There are only a few food forests already up and running in the country, with the highest profile projects in Seattle, Wash. and Western Massachusetts. Planners of a new food forest in the tiny mountain town of Basalt, Colo., are experimenting with the concept now, trying to figure out how to make a publicly-owned food project work.
Basalt’s food forest is the brainchild of Syson, a plant expert at CRMPI, and the town’s Parks Department staff. Both groups will pay for and maintain the forest, at least until it’s up and running and volunteers start lining up for shifts.
Planted on a half-acre plot on the town’s Ponderosa Park, the forest will mimic a forest ecosystem, with fruit and nut trees, mushrooms, native edibles, a compost pile and a seed-saving garden, meant to stock the public library’s seed lending program.

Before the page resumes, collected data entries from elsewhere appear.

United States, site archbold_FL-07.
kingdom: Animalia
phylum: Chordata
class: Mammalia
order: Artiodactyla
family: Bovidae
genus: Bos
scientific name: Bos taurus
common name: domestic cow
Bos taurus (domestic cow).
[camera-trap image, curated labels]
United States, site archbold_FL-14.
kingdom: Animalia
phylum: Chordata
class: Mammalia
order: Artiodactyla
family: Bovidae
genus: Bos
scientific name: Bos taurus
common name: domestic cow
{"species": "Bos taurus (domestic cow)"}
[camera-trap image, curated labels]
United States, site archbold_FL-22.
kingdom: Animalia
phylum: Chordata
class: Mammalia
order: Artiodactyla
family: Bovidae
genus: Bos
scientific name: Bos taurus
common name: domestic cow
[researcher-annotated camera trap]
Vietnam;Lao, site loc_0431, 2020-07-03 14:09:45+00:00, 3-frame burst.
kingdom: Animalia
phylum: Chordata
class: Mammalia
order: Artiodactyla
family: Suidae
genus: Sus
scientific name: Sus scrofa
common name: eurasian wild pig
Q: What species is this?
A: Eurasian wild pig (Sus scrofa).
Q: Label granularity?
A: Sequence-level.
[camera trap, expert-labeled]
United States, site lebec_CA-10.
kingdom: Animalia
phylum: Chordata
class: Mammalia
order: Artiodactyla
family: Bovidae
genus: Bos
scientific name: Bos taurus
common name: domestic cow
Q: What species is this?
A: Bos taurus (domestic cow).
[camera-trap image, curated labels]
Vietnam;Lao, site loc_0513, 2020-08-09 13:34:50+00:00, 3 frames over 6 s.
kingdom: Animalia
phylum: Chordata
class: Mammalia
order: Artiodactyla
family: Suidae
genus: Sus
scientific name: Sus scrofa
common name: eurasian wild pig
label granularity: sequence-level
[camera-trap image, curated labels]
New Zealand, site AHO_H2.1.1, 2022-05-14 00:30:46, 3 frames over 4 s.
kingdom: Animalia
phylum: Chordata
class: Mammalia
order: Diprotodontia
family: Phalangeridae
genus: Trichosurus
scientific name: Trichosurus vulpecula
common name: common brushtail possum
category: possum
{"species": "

Basalt serves as a small bedroom community for the affluent ski resort in nearby Aspen. The town’s horticulturalist Lisa DiNardo says she hopes the food forest can serve as common ground within the community.
“This is where we need to go,” DiNardo said. “This is one way to build bridges in communities is through a food network, a healthy food network.”
That robust network plays into the food forest’s location, within walking distance to the town’s elementary, middle and high schools, and across the street from a predominantly Latino trailer park community.
DiNardo says up in the mountains, food security is a huge issue, and that has people thinking about what they eat.
A couple years ago, a blizzard, and subsequent avalanches, cut off road travel. Produce trucks couldn’t make it into the isolated mountain towns in this small valley of less than 50,000 residents.
“There was a big storm. I went into City Market and literally the shelves were empty,” DiNardo said. “And I think that was an impetus for growers to really start thinking about it, you know, ‘What can we do locally to bridge the gap?”